AIM :: Each entry below is to be duplicated verbatim.

── SOURCE DATA ──

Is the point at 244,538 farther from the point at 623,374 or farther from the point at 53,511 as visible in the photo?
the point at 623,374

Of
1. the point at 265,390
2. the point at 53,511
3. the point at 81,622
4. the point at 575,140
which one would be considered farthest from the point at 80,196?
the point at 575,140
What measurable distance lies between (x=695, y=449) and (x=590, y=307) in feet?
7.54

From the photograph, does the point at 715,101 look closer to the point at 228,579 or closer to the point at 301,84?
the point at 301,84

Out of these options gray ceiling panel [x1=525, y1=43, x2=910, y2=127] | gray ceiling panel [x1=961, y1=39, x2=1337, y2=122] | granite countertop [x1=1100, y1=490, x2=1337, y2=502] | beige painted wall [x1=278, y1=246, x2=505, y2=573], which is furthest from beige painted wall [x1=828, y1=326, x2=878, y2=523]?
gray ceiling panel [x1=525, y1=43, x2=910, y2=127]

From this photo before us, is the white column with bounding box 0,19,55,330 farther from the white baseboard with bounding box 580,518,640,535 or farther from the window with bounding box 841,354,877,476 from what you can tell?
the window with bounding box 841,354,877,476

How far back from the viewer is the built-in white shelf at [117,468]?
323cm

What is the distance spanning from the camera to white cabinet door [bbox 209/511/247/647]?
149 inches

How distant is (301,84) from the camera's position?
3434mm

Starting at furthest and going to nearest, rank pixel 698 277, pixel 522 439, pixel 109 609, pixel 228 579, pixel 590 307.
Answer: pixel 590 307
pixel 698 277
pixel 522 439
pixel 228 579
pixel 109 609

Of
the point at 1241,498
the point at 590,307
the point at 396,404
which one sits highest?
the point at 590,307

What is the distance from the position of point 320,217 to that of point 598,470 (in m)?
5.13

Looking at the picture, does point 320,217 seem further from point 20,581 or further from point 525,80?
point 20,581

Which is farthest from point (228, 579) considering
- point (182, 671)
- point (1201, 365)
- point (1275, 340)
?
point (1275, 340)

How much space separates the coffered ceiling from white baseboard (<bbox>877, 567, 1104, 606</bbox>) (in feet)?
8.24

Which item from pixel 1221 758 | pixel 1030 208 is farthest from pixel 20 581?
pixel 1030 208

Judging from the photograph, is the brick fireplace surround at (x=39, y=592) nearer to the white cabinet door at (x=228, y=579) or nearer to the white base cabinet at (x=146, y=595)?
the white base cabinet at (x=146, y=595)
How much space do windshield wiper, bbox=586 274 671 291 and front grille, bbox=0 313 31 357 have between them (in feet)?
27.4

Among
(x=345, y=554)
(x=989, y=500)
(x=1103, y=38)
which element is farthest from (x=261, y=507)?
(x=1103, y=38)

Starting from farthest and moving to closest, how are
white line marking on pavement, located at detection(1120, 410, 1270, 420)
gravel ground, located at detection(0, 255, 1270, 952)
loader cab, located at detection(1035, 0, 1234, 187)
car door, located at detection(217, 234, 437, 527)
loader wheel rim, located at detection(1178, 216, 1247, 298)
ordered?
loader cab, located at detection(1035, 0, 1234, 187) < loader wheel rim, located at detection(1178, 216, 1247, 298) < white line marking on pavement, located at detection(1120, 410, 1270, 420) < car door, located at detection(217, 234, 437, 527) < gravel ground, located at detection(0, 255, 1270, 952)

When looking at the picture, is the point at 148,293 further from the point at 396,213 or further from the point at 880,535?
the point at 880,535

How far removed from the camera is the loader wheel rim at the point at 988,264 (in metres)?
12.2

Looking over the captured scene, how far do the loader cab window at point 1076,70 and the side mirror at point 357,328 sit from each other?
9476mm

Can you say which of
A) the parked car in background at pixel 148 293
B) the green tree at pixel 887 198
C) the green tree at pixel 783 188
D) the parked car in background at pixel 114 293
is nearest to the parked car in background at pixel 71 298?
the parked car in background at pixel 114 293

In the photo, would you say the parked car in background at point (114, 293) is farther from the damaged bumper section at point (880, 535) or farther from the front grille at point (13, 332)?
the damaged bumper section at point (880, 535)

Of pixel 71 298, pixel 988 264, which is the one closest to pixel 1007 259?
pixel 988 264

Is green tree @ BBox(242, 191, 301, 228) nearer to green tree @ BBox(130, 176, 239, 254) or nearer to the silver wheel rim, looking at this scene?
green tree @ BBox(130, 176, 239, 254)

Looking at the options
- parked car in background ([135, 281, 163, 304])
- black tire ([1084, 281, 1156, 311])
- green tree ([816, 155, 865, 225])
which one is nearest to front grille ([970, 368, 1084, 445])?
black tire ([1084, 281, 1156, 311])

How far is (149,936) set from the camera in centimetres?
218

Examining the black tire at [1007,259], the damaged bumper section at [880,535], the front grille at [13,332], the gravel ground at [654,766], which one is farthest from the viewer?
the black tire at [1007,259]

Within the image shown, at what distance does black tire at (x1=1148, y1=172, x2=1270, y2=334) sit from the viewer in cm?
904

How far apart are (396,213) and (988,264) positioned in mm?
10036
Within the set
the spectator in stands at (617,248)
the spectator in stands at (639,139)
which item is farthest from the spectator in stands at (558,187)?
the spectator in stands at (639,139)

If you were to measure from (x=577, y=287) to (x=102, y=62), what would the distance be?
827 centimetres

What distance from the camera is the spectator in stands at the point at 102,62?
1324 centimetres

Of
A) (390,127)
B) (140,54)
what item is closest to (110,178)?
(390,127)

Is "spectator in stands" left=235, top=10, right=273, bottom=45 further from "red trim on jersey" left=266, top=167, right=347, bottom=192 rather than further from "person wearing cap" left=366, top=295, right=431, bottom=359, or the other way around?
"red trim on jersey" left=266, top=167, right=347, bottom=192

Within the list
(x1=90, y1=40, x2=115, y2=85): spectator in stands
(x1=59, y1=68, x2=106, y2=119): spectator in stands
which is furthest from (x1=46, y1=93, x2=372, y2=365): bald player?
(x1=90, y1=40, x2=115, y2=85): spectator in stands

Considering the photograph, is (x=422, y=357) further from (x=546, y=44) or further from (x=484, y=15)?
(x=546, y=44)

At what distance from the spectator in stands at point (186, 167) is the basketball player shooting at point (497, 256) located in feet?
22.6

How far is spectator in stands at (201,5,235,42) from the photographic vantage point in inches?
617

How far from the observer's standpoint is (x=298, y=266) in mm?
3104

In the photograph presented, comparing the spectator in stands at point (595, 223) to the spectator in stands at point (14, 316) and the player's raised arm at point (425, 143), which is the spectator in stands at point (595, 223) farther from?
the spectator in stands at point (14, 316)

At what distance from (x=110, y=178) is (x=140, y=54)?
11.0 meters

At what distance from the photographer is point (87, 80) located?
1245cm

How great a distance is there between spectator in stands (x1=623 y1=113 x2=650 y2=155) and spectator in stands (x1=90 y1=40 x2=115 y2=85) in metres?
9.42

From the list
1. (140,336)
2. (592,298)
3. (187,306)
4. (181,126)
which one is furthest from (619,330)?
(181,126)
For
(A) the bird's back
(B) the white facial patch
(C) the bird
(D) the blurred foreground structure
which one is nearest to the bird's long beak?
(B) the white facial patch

───

COMPLETED TASK ::
Is the point at 244,538 farther from the point at 623,374 or farther from the point at 53,511 as visible in the photo?
the point at 623,374

Of
1. the point at 265,390
2. the point at 53,511
3. the point at 81,622
4. the point at 575,140
which one would be considered farthest from the point at 80,196?
the point at 575,140
What measurable distance lies between (x=695, y=449) and (x=590, y=307) in feet?
7.54

From the photograph, does the point at 715,101 look closer to the point at 228,579 or closer to the point at 301,84?
the point at 301,84

Out of these options gray ceiling panel [x1=525, y1=43, x2=910, y2=127] | gray ceiling panel [x1=961, y1=39, x2=1337, y2=122] | granite countertop [x1=1100, y1=490, x2=1337, y2=502] | beige painted wall [x1=278, y1=246, x2=505, y2=573], which is furthest from beige painted wall [x1=828, y1=326, x2=878, y2=523]?
gray ceiling panel [x1=525, y1=43, x2=910, y2=127]

From this photo before us, is the white column with bounding box 0,19,55,330 farther from the white baseboard with bounding box 580,518,640,535 or farther from the window with bounding box 841,354,877,476 from what you can tell?
the window with bounding box 841,354,877,476

How far back from the viewer is the built-in white shelf at [117,468]?
323cm

What is the distance spanning from the camera to white cabinet door [bbox 209/511/247/647]?
149 inches

How distant is (301,84) from the camera's position?
3434mm

Starting at furthest and going to nearest, rank pixel 698 277, pixel 522 439, pixel 109 609, pixel 228 579, pixel 590 307.
Answer: pixel 590 307
pixel 698 277
pixel 522 439
pixel 228 579
pixel 109 609

Of
the point at 1241,498
the point at 590,307
the point at 396,404
which one sits highest?
the point at 590,307

What is the distance from the position of point 320,217 to that of point 598,470 (in m)?
5.13

Looking at the picture, does point 320,217 seem further from point 20,581 or further from point 525,80?
point 20,581

Which is farthest from point (228, 579) considering
- point (182, 671)
- point (1201, 365)
- point (1275, 340)
?
point (1275, 340)

How much space separates the coffered ceiling from white baseboard (<bbox>877, 567, 1104, 606</bbox>) (in feet)?
8.24

Which item from pixel 1221 758 | pixel 1030 208 is farthest from pixel 20 581?
pixel 1030 208

Judging from the photograph, is the brick fireplace surround at (x=39, y=592) nearer to the white cabinet door at (x=228, y=579) or nearer to the white base cabinet at (x=146, y=595)?
the white base cabinet at (x=146, y=595)
How much space do windshield wiper, bbox=586 274 671 291 and front grille, bbox=0 313 31 357 have between them (in feet)?
27.4

Among
(x=345, y=554)
(x=989, y=500)
(x=1103, y=38)
which element is farthest from (x=261, y=507)?
(x=1103, y=38)

Starting from farthest and moving to closest, how are
white line marking on pavement, located at detection(1120, 410, 1270, 420)
gravel ground, located at detection(0, 255, 1270, 952)
loader cab, located at detection(1035, 0, 1234, 187)
car door, located at detection(217, 234, 437, 527)
loader wheel rim, located at detection(1178, 216, 1247, 298)
ordered?
loader cab, located at detection(1035, 0, 1234, 187) < loader wheel rim, located at detection(1178, 216, 1247, 298) < white line marking on pavement, located at detection(1120, 410, 1270, 420) < car door, located at detection(217, 234, 437, 527) < gravel ground, located at detection(0, 255, 1270, 952)

When looking at the picture, is the point at 148,293 further from the point at 396,213 or further from the point at 880,535?
the point at 880,535

How far removed from the camera is the loader wheel rim at the point at 988,264 (in metres)?
12.2

Looking over the captured scene, how far do the loader cab window at point 1076,70 and the side mirror at point 357,328 sit from each other?
9476mm

Can you say which of
A) the parked car in background at pixel 148 293
B) the green tree at pixel 887 198
C) the green tree at pixel 783 188
D) the parked car in background at pixel 114 293
is nearest to the parked car in background at pixel 71 298?
the parked car in background at pixel 114 293

In the photo, would you say the parked car in background at point (114, 293) is farther from the damaged bumper section at point (880, 535) or farther from the front grille at point (13, 332)?
the damaged bumper section at point (880, 535)

Of pixel 71 298, pixel 988 264, which is the one closest to pixel 1007 259?
pixel 988 264

Is green tree @ BBox(242, 191, 301, 228) nearer to green tree @ BBox(130, 176, 239, 254) or nearer to the silver wheel rim, looking at this scene?
green tree @ BBox(130, 176, 239, 254)

Looking at the options
- parked car in background ([135, 281, 163, 304])
- black tire ([1084, 281, 1156, 311])
- green tree ([816, 155, 865, 225])
which one is nearest to front grille ([970, 368, 1084, 445])?
black tire ([1084, 281, 1156, 311])

How far is (149,936) set from the camera in centimetres?
218

Examining the black tire at [1007,259], the damaged bumper section at [880,535], the front grille at [13,332], the gravel ground at [654,766], which one is farthest from the viewer?
the black tire at [1007,259]

Within the image shown, at what distance does black tire at (x1=1148, y1=172, x2=1270, y2=334) sit from the viewer in cm?
904

How far apart are (396,213) and (988,264) positioned in mm?
10036
Within the set
the spectator in stands at (617,248)
the spectator in stands at (639,139)
which item is farthest from the spectator in stands at (558,187)?
the spectator in stands at (639,139)

If you were to measure from (x=577, y=287) to (x=102, y=62), what would the distance be?
827 centimetres

What distance from the camera is the spectator in stands at the point at 102,62?
1324 centimetres

Of
A) (390,127)
B) (140,54)
what item is closest to (110,178)?
(390,127)

Is "spectator in stands" left=235, top=10, right=273, bottom=45 further from "red trim on jersey" left=266, top=167, right=347, bottom=192 rather than further from "person wearing cap" left=366, top=295, right=431, bottom=359, or the other way around?
"red trim on jersey" left=266, top=167, right=347, bottom=192

Within the list
(x1=90, y1=40, x2=115, y2=85): spectator in stands
(x1=59, y1=68, x2=106, y2=119): spectator in stands
which is furthest from (x1=46, y1=93, x2=372, y2=365): bald player?
(x1=90, y1=40, x2=115, y2=85): spectator in stands

Considering the photograph, is (x=422, y=357) further from (x=546, y=44) or further from (x=484, y=15)?
(x=546, y=44)

At what distance from the spectator in stands at point (186, 167) is the basketball player shooting at point (497, 256) located in feet?
22.6

How far is spectator in stands at (201,5,235,42) from the photographic vantage point in inches?
617

How far from the observer's standpoint is (x=298, y=266) in mm?
3104

In the photograph presented, comparing the spectator in stands at point (595, 223) to the spectator in stands at point (14, 316) and the player's raised arm at point (425, 143), which is the spectator in stands at point (595, 223) farther from?
the spectator in stands at point (14, 316)

At what distance from (x=110, y=178) is (x=140, y=54)?
11.0 meters

At what distance from the photographer is point (87, 80) located?
1245cm

How great a distance is there between spectator in stands (x1=623 y1=113 x2=650 y2=155) and spectator in stands (x1=90 y1=40 x2=115 y2=85) in metres?
9.42

From the list
1. (140,336)
2. (592,298)
3. (187,306)
4. (181,126)
which one is furthest from (619,330)?
(181,126)
For
(A) the bird's back
(B) the white facial patch
(C) the bird
(D) the blurred foreground structure
which one is nearest to the bird's long beak?
(B) the white facial patch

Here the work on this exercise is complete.